Spain: North & North-East, including Navarra & Priorat


Some of the best wines – red and white – and some of the best value for money in the whole of this year’s competition came from this part of Spain

If you’re looking for a hot spot in Spain, then it pays to head to the north-east. As the Veneto did for Italy, so the top right hand corner has done for Spain. From two Golds and 14 medals last year to 18 medals – an amazing six of them Gold in 2013, this is a region on a roll.

Admittedly, since it takes in everywhere from Navarra and Campo de Borja to Somontano, Penedès and Priorat, it’s hard to generalise too much. But certainly the quality here was impressive – not least because the value for money was so outstanding.

This was perhaps the most obvious in the whites, where all but two of the medals went to wines under £9.

‘This was a very good level overall,’ said Barbecoa’s Marco Carboni. ‘At £5-£10 the wines were great value – all very vibrant and representative. But there was good value, even at the top end.’

Most of the whites were made with one or both of Garnacha Blanca and Chardonnay, and the two seem to be well suited to the mountains/coast/sun combination of northern Spain. Once they passed the £7 price point, our tasters thought the wines showed real elegance, restraint and minerality.  Nowhere else in this year’s competition was able to deliver descriptors like that at such a low price.

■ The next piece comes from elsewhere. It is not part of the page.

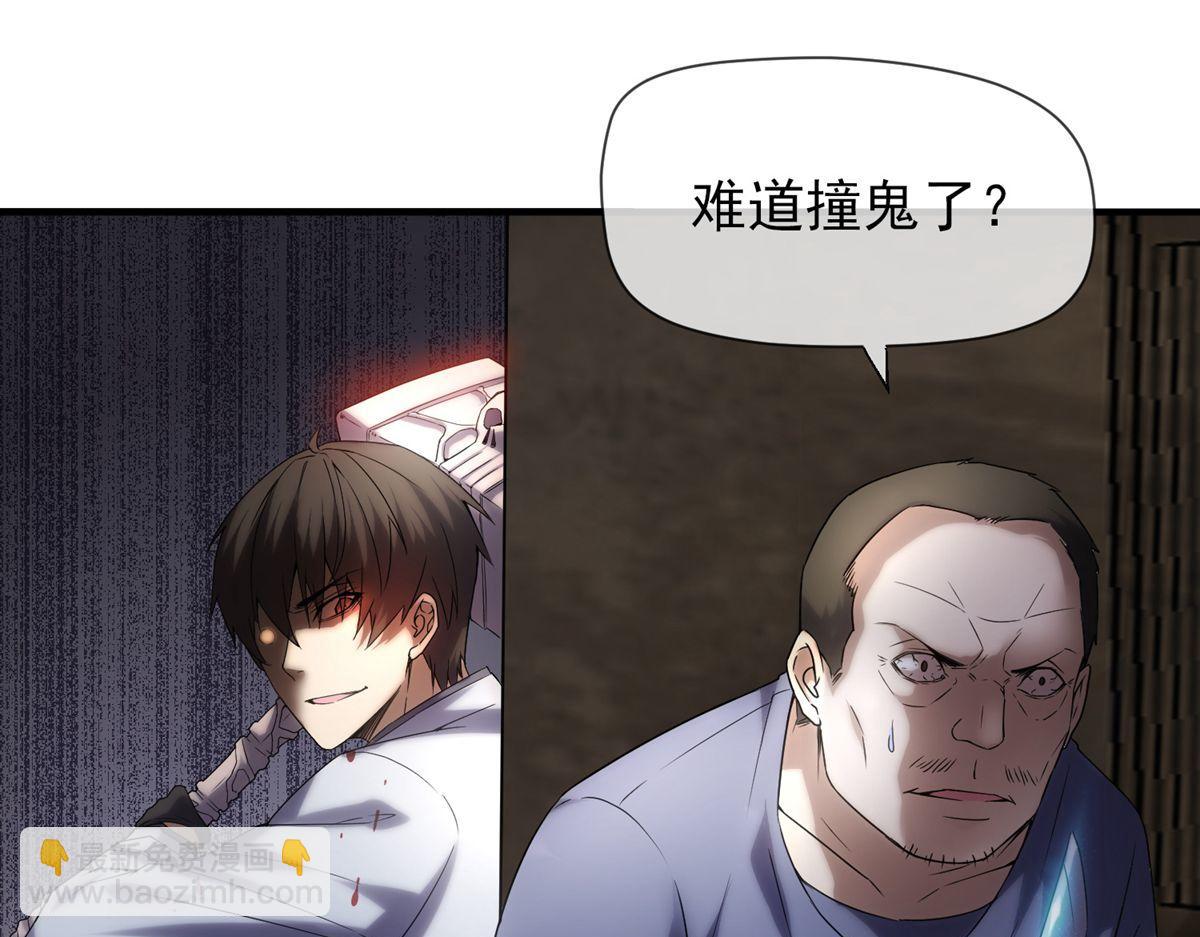 第14话(1/2)-第14话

It was a similar story for the reds, which managed to nail down an impressive four places on the Gold List; two well-priced offerings from Navarra and two around the £12 mark from Priorat.

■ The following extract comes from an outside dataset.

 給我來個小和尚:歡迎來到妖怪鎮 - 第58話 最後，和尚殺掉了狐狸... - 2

All four were excellent and over-delivered, but the story here, in a sense, was the groundswell of support right the way through the flight. Our tasters found very little to dislike.

‘At the lower end they were likeable and easy to drink. At the top end they had distinctly more complexity,’ said team leader Richard Bampfield MW.

‘They had lots of fruit and were very pleasant to drink,’ echoed Marco Adreani from The Pass at South Lodge. ‘Lots going on, lots of complexity for the money.’

Admittedly, regions like Navarra, Somontano and Campo de Borja are not the sort of names that restaurant customer actively look for, but their pricing of all the medal winners was so good that they wouldn’t require much persuasion. And the wines’ versatility was a plus point, too.

As well as no-brainer matches such as lamb, with their generosity of fruit, the tasters felt they’d be good with ‘slightly spicy foods’ as well, provided the alcohol was kept in check (not always the case – it was generally the only downside of the flight).

‘Jamon Iberico shavings and wines like this. That’s all you need,’ said The Arts Club’s Athila Roos, kindly giving us his recipe for a happy and balanced life through a mouthful of well-priced Garnacha.

So despite the mysterious absence of Miguel Torres – the gran hombre of Catalonia took both Golds last year – this was a massively successful section of the competition.


‘The whites are a good alternative to Chablis, I’m finding more and more people are going for this region unprompted.
Nick Chiu, South Lodge Hotel

‘Outside Rioja, this year the Spanish reds have been good. People tend to associate Spain with old-fashioned winemaking, but the stuff making it to medal stage this year has been pretty modern.’